Both hearings of General Santoyo in front of the judge in the court of Virginia, where he’s been accused of drug trafficking, were very quick.
Among the formalities, it is hard to understand what’s going on. The general entered the first time in an untucked blue shirt. Surely he was hiding the penitentiary belt that they cuff his hands to during transportation. When he sat, a federal marshal had to get close and order him, through an interpreter, to put his hands on the table. That’s the law in the United States.
The whole show was humiliating. It surely is for Santoyo, a man with medals on his lapel and is the highest ranking official of the National Police, who had to sit on the bench of a U.S. justice, be touched by sheriffs who had barely reached puberty and be forced to defend himself in a language that he barely knows.

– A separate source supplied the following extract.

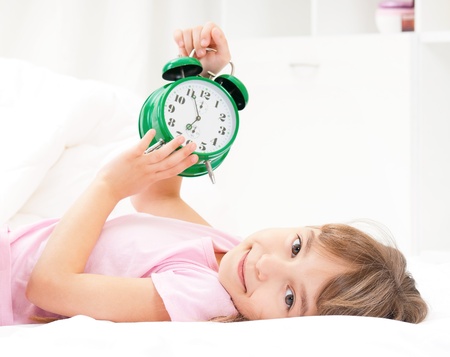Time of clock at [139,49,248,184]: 6:55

Somehow you also feel humiliated. Regardless of whether Santoyo is innocent or guilty, to delegate justice to another country in such a rampant manner bothers the nationalist vein.
If he’s innocent, as you have to presume, it’s painful that the president of one country, an ex-president, and their colleagues pressed a general to surrender and respond to charges made in another country. The charges were made from the testimonies of a selection of criminals that look to tarnish more people to get benefits.
If he’s guilty, his crime would have been to “conspire to import five or more kilos of cocaine.” Although this “conspiracy” involved giving orders about who to kill in exchange for money, they are going to sentence him in another country for being a smuggler of illicit powder, not for being a murderer, not for being a traitor.
I understand that the indignation for extradition is a feeling that has been processed in the Colombian couch, with its drug traffickers, bombers and constitutional crooks, for years. And maybe it is anachronistic to try to wake it up just for having been sitting there while they dictated sentences to the general under the seal of the bold eagle.
There’s a pragmatic logic to being the country that extradites the second largest amount of people to the United States in the world. We still have so many criminals that there are no jails left, no judges that stand it and no Congress to build a system that can handle it. Before, one would say in a fit of reality that it’s fortunate that the Americans accept without distinction our drug traffickers, paramilitaries, guerrilla fighter and cops as long as they’ve imported cocaine.
So then Montealegre, the Attorney General, will come to give thanks to Attorney General Holder and ask him to not give them such low sentences. Now, this is not even to hide appearances, which at this point are so faded that no one cares, but again, it is in a fit of pragmatism: The ones we are sending to the United States are returning too quickly. Yes, that’s the reality of our justice. It is sad and worth remembering.